As it so happens the world didnt end in 2012 (a fact i hope you are all aware of by now, if not…) and sometimes i question wether it would have been better or not. In the end i conclude that it is better this way, At-least i can try to live out my dreams and better myself to one day help better others.
My life has been a constant uphill battle, and now that i have made it to the top i look back and realize that the victory was a product of loneliness. There were so many others still struggling to climb.
I took the leap and now i am trying to help others to the top, and it kills me. Not may want to make it. I feel like they only climb to leap. They continue on in hopes that something some where will hurl them from the face of the cliff, to spiral down and finally diminish. i fear i cannot continue helping others, but im still out there trying. and as i said before it is hard. To not only be what they need/ are looking for and still remain myself. My abrasive defensive nature scares them off or disgusts them, but i dont know any other way to be. i have my own struggles too, as i said i only just made it to the top, the road may be flat but it still slopes a little. At first glance its not noticeable, but it is there.
The pot holes hurt my feet the most, the small unnoticeable holes in my road that you cant see until you have sunk in. i fear they hurt worse than legos.
i have found one singular reason to continue, as cliche as it is, there is a girl. and i know she wont climb without the others, in the end if i manage to help anyone: the credit is all hers.

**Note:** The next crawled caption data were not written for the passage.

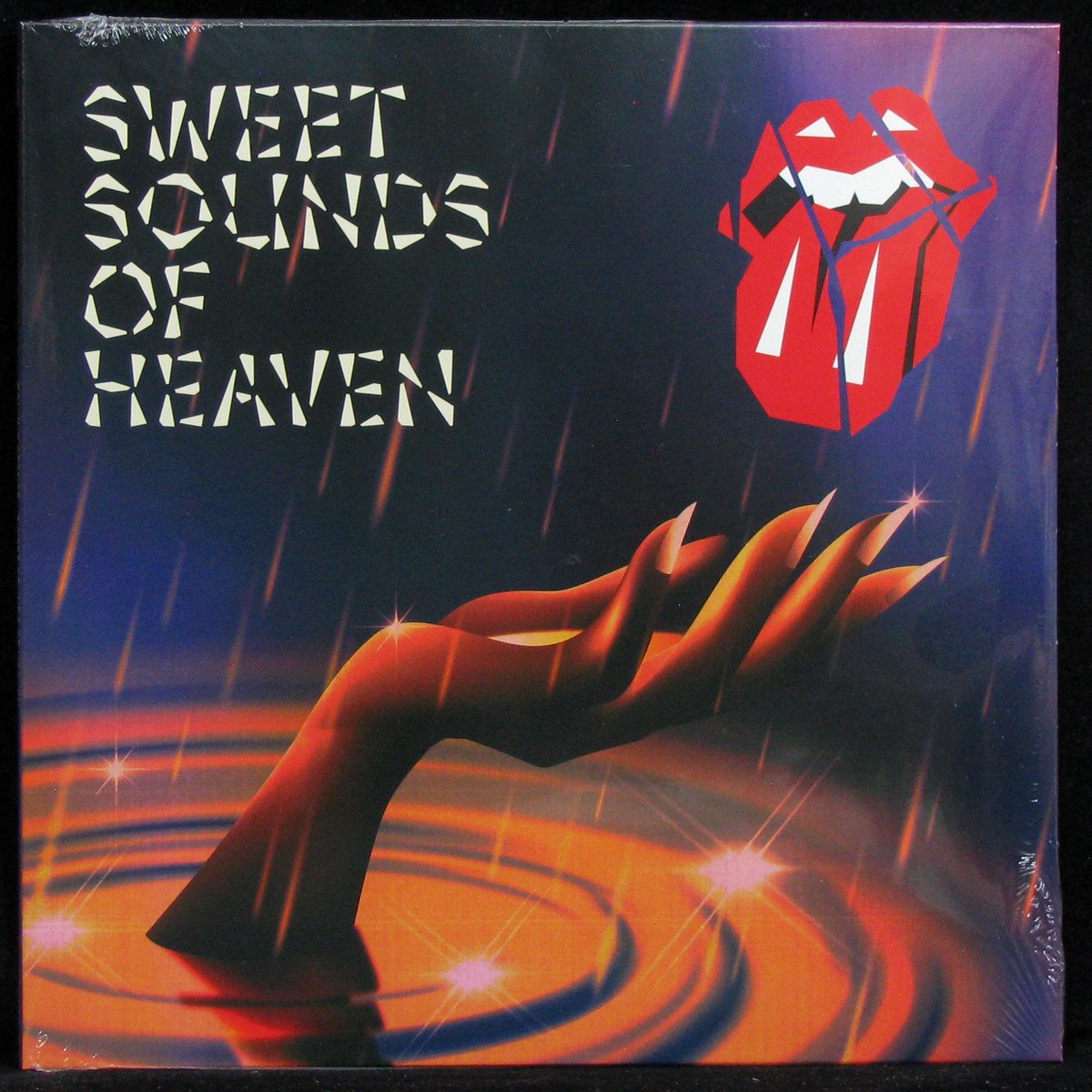 Rolling Stones - Sweet Sounds Of Heaven (LP) 600015556067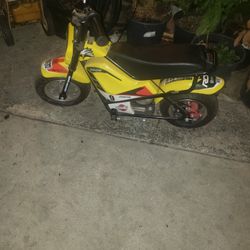 Eletric Mini Bike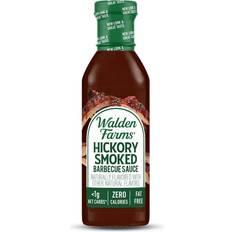 Sugar Free Sauces Walden Farms Hickory Smoked BBQ Sauce 355cl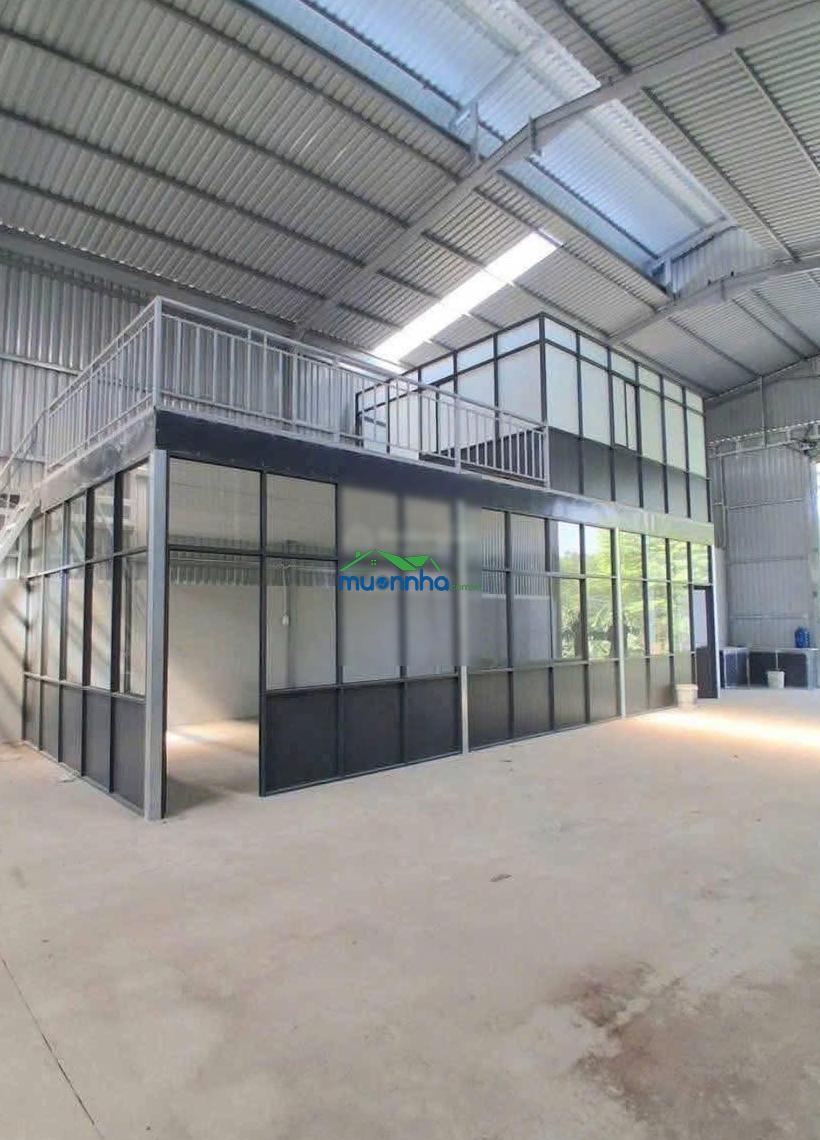 Cho thuê kho mới gần trung tâm tp mới bình dương (gc) vị trí đẹp, giao thông thuận tiện - 3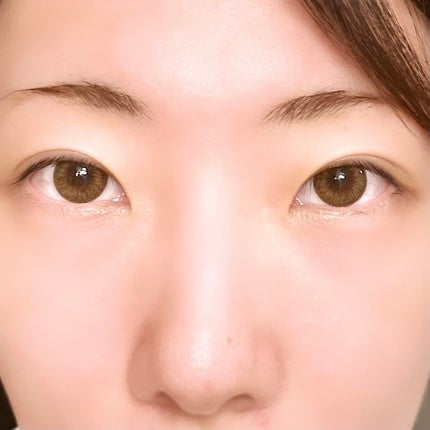 ワンデーアキュビュー®ディファイン®モイスト® <フレッシュシリーズ>/アキュビュー® ディファイン®/ワンデー(1DAY)カラコンを使ったクチコミ(4枚目)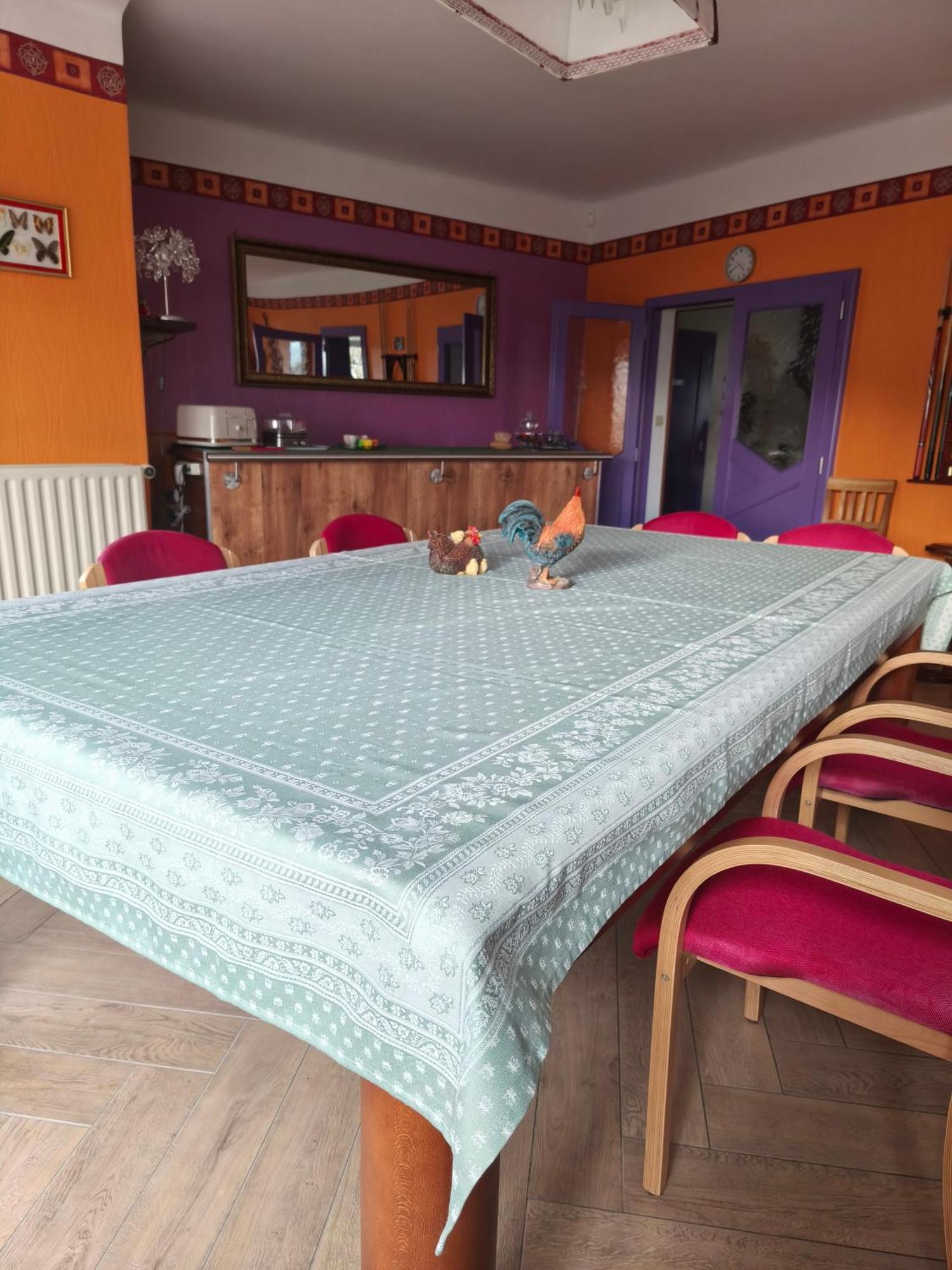 Villa Chantal Verdun-sur-Meuse Екстериор снимка
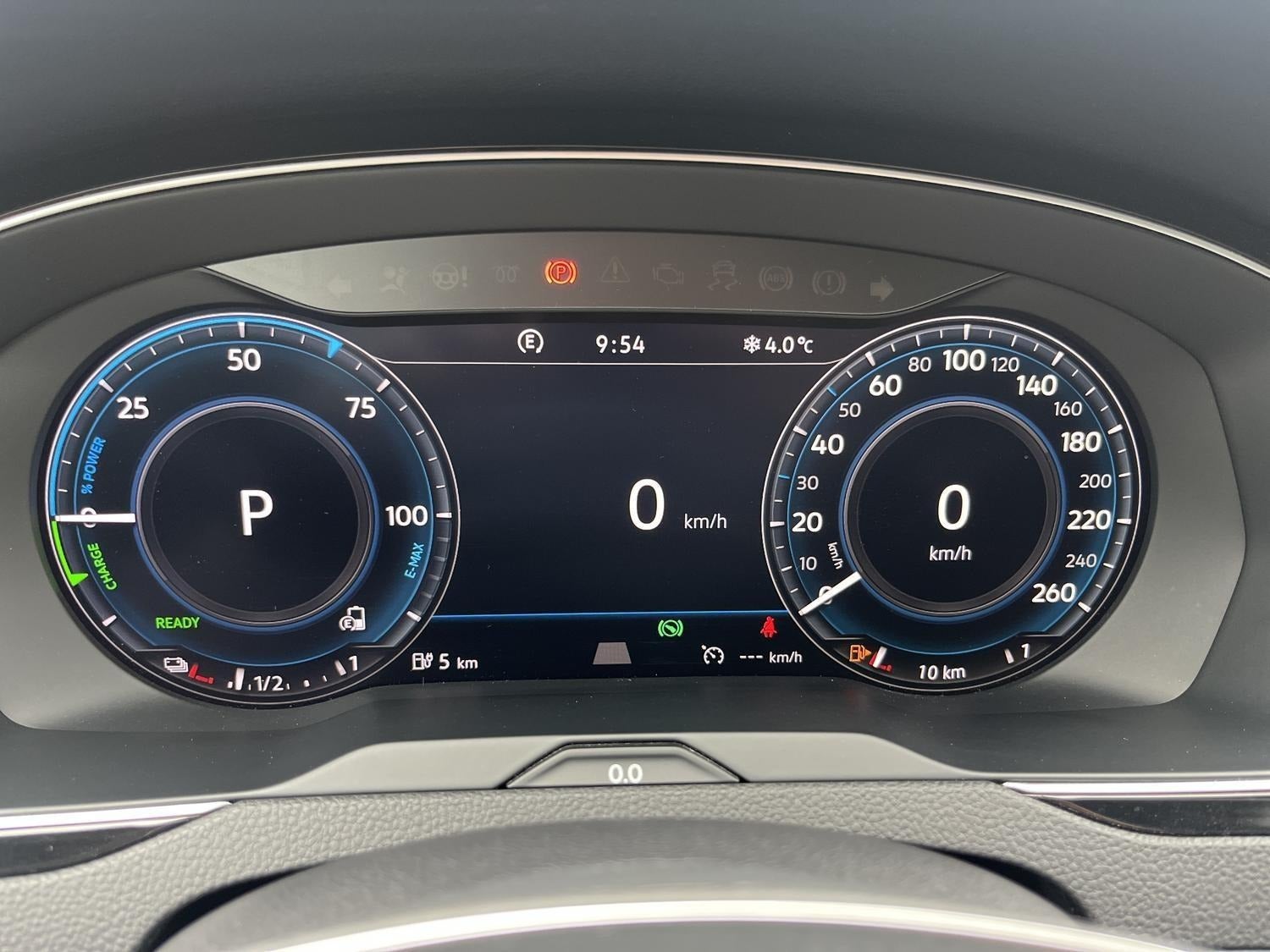 Billede af VW Passat 1,4 GTE Variant DSG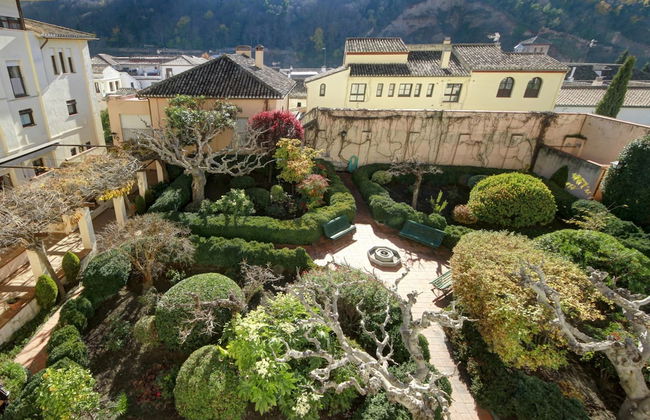 Alhambra Penthouse 2 Private Terraces Parking Free - Foto 47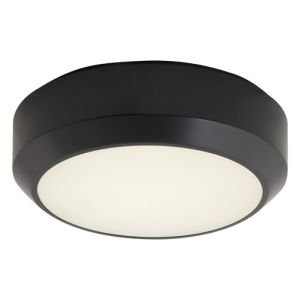 Black Round Emergency CCT Bulkhead 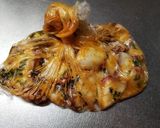 冷えたビールに！タコの韓国風香味あえ作り方3写真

but yeah, i feel good about making it another year without going postal (prisons suck i assume) But it only means there is another year to fight through ~ ShatteredGlass
2 comments
#np Taylor Swift-Everything has change <3
Trying to help others while suffering yourself is difficult and I have personal experience with this. Your abrasive defensive nature can soften in time. Mine did. At first it sucked allowing myself to be publically and openly vulnerable because I felt like a turtle without a shell getting poked and prodded constantly. But from those wounds, you will develop a different sense of self where the shell you needed disappears as you find you can be like water and let the negativity of others pass through you as you continue to help others. Though it is a difficult teaching for men to understand: showing vulnerability is showing strength. Unconditional love and acceptance of others is the only foundation for truly helping others.